Write out the rows unchanged, starting at their first line and stopping after the line that contains "5. the fallen dry leaf at [1245,133]". Leave the pictures out of your answer.

Stored dataset rows:
## Start
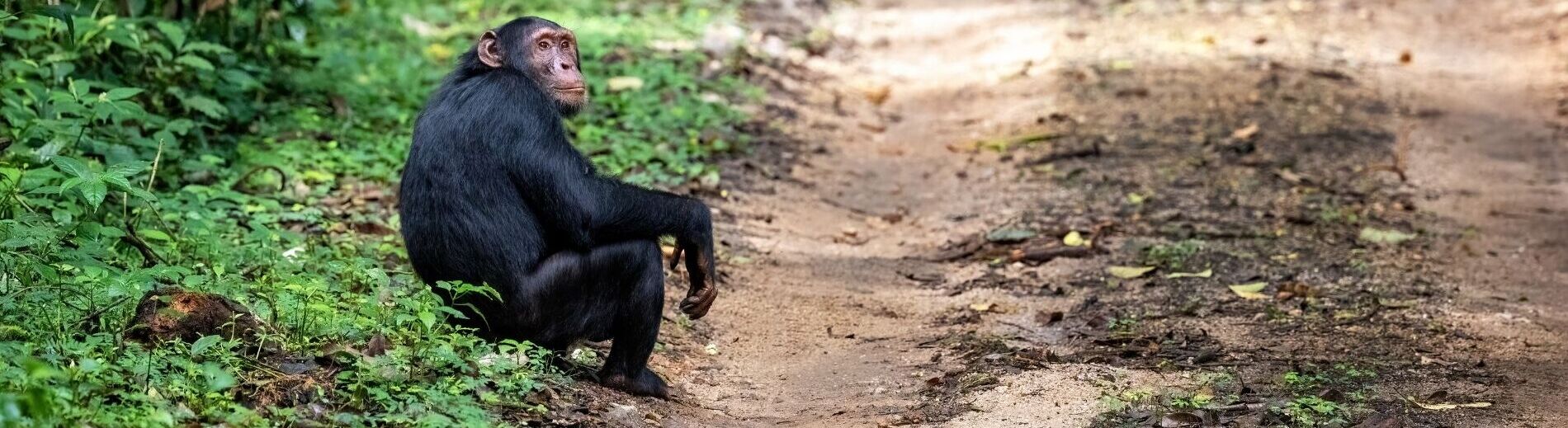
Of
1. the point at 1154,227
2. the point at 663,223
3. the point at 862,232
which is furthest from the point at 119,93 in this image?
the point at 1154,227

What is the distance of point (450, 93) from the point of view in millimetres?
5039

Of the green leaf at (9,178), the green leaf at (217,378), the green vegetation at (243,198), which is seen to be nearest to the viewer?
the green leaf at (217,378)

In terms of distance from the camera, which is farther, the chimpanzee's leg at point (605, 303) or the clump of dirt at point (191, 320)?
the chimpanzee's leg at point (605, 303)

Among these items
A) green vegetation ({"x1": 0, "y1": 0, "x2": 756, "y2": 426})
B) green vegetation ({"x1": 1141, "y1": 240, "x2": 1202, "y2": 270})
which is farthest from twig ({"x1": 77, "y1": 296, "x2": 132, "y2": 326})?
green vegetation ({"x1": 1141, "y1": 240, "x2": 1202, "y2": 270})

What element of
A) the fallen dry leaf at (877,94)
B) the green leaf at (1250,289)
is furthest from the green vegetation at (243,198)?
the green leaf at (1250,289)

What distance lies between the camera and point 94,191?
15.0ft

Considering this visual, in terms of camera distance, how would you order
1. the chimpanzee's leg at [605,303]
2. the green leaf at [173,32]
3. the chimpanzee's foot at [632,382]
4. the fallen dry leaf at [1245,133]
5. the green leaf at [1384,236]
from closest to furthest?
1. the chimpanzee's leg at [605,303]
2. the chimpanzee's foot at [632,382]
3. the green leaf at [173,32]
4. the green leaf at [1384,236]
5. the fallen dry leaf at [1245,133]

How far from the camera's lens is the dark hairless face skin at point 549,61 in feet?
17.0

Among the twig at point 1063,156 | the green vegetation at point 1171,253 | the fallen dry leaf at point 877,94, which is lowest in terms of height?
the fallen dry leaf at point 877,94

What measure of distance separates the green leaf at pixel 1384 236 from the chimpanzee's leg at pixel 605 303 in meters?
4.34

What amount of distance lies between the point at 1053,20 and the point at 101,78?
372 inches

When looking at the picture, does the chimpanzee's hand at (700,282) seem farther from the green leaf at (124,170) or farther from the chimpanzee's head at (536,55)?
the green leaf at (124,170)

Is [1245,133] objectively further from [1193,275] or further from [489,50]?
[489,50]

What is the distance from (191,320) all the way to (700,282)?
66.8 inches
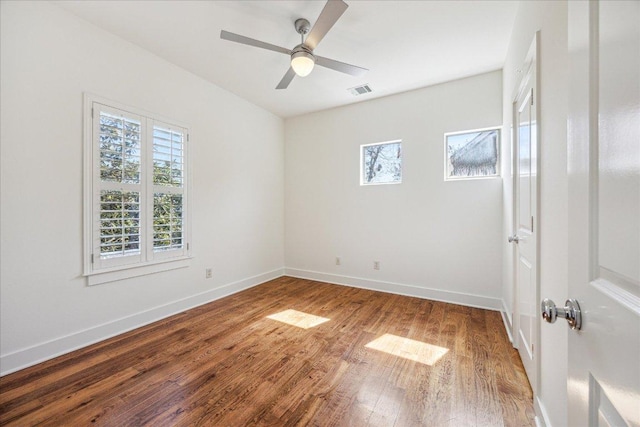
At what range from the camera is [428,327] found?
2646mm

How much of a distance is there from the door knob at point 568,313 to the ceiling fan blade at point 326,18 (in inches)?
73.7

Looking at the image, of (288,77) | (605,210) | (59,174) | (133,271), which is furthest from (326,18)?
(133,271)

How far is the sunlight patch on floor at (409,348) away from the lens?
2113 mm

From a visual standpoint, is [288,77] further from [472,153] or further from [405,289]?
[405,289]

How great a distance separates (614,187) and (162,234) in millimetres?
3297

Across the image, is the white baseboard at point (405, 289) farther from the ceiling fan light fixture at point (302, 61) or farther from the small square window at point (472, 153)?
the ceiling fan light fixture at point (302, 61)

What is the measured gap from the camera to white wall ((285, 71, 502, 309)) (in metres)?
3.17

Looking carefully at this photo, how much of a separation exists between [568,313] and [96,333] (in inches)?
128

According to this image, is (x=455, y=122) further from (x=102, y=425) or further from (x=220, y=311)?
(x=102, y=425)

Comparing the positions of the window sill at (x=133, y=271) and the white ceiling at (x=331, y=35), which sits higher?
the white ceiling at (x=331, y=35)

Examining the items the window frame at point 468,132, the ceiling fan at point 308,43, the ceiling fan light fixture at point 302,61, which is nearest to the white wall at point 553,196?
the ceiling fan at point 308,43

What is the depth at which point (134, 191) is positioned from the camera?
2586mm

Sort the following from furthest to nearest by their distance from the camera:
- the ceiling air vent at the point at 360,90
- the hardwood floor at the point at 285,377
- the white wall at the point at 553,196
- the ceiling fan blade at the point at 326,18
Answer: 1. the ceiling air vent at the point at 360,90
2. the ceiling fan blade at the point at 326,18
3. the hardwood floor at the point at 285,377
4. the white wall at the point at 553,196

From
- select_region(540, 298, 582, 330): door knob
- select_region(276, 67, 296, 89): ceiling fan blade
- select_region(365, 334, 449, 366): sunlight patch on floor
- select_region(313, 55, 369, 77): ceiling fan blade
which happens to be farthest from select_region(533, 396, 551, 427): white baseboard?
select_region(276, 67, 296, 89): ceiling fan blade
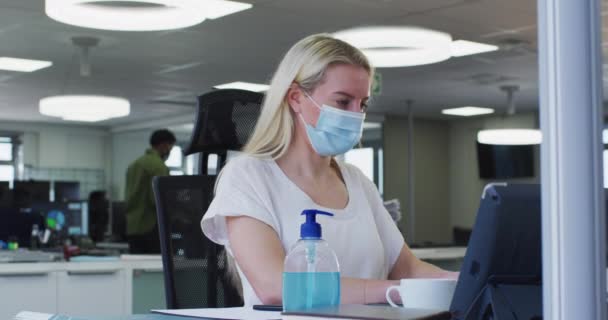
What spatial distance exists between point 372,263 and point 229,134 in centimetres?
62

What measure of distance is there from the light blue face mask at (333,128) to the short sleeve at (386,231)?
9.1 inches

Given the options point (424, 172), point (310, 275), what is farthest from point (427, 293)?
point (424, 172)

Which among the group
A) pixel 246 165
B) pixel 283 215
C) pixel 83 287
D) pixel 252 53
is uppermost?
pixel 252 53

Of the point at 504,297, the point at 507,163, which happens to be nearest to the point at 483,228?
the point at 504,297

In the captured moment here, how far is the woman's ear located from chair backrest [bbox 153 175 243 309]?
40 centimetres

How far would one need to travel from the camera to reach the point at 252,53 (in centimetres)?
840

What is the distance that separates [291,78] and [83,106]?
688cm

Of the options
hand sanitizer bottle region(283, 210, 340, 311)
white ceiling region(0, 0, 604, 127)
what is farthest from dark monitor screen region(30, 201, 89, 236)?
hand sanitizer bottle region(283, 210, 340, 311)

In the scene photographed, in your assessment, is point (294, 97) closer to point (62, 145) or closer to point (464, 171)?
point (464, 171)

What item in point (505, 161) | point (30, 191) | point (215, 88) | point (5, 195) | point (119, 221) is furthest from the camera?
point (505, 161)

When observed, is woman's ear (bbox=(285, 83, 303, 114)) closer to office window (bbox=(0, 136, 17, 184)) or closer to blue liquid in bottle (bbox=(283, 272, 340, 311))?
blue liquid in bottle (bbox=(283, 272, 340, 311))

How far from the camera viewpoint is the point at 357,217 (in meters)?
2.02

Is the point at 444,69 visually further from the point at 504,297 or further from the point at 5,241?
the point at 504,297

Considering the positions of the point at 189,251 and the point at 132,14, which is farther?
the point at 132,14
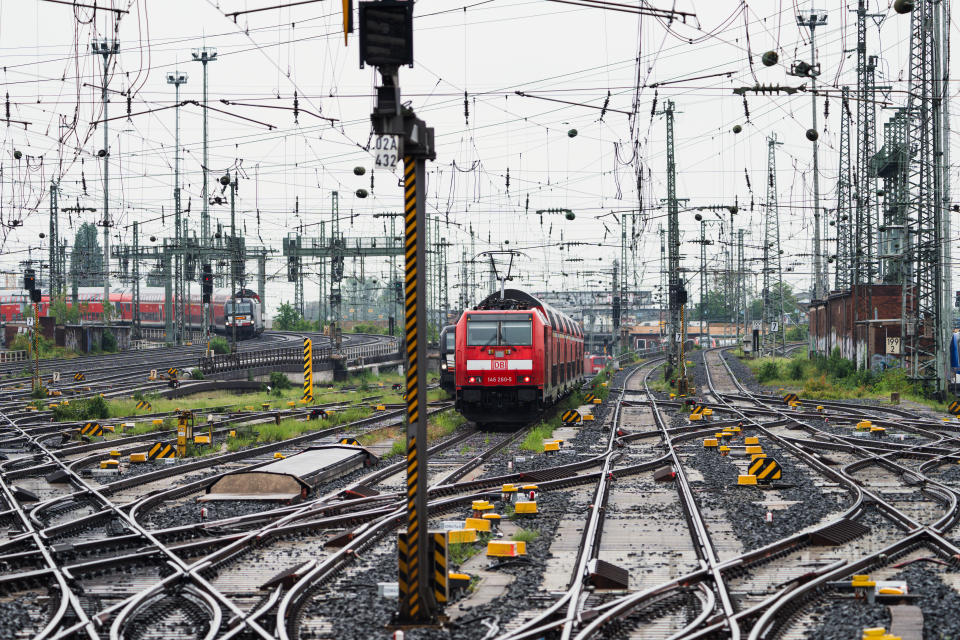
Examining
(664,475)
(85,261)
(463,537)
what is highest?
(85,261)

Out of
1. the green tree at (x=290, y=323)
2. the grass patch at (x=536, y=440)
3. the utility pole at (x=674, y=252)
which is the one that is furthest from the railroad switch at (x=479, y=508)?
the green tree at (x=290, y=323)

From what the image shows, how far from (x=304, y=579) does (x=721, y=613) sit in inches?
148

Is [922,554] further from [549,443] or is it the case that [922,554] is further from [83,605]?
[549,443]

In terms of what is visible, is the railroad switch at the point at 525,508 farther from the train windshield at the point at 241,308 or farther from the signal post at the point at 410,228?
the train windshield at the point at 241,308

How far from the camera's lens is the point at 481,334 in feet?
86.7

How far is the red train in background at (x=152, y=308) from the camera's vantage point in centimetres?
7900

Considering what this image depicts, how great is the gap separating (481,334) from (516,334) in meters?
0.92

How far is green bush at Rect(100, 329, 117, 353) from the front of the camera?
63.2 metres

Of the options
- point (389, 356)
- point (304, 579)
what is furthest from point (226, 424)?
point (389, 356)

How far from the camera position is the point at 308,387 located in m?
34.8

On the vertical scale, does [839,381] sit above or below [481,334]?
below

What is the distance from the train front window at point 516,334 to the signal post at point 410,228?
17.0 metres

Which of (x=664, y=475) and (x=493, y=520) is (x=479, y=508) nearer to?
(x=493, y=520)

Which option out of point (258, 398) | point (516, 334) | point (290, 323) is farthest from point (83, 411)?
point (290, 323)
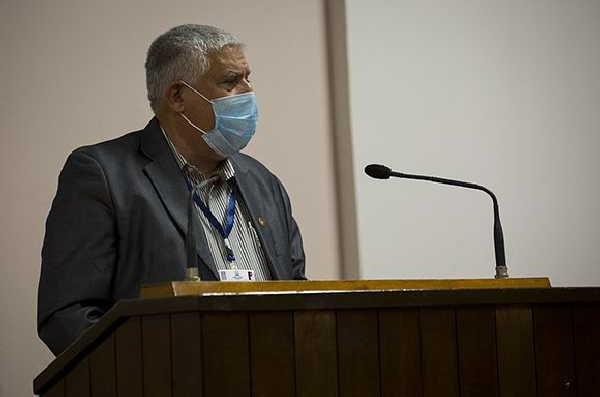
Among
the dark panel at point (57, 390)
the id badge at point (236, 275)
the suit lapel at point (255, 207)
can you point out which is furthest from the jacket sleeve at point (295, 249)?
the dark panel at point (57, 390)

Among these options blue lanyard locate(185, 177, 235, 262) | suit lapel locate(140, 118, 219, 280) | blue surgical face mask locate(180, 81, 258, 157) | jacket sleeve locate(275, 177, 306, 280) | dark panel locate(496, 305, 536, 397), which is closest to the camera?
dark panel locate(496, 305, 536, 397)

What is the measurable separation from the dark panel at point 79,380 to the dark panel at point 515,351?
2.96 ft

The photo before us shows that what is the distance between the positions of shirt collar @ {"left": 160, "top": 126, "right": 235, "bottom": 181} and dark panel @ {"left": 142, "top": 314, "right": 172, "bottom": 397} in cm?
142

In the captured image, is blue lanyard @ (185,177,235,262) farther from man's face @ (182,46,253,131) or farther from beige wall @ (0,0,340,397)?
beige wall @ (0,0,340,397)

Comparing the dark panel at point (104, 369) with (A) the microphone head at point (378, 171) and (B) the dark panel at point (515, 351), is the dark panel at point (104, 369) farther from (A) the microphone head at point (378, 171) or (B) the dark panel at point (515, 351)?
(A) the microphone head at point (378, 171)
## End
(OUTPUT FOR THIS TASK):
Of
1. the point at 1154,227
2. the point at 663,223
3. the point at 862,232
which is furthest from the point at 119,93 in this image?
the point at 1154,227

What is the distance of point (450, 93) from the point of view in millimetres?
5039

Of the green leaf at (9,178), the green leaf at (217,378), the green vegetation at (243,198), which is seen to be nearest to the viewer?
the green leaf at (217,378)

In terms of distance from the camera, which is farther, the chimpanzee's leg at point (605, 303) or the clump of dirt at point (191, 320)?
the chimpanzee's leg at point (605, 303)

Among these items
A) green vegetation ({"x1": 0, "y1": 0, "x2": 756, "y2": 426})
B) green vegetation ({"x1": 1141, "y1": 240, "x2": 1202, "y2": 270})
which is farthest from twig ({"x1": 77, "y1": 296, "x2": 132, "y2": 326})?
green vegetation ({"x1": 1141, "y1": 240, "x2": 1202, "y2": 270})

What element of
A) the fallen dry leaf at (877,94)
B) the green leaf at (1250,289)
is furthest from the green vegetation at (243,198)?
the green leaf at (1250,289)

What distance lies between the camera and point 94,191?
15.0ft

Considering this visual, in terms of camera distance, how would you order
1. the chimpanzee's leg at [605,303]
2. the green leaf at [173,32]
3. the chimpanzee's foot at [632,382]
4. the fallen dry leaf at [1245,133]
5. the green leaf at [1384,236]
from closest to furthest?
1. the chimpanzee's leg at [605,303]
2. the chimpanzee's foot at [632,382]
3. the green leaf at [173,32]
4. the green leaf at [1384,236]
5. the fallen dry leaf at [1245,133]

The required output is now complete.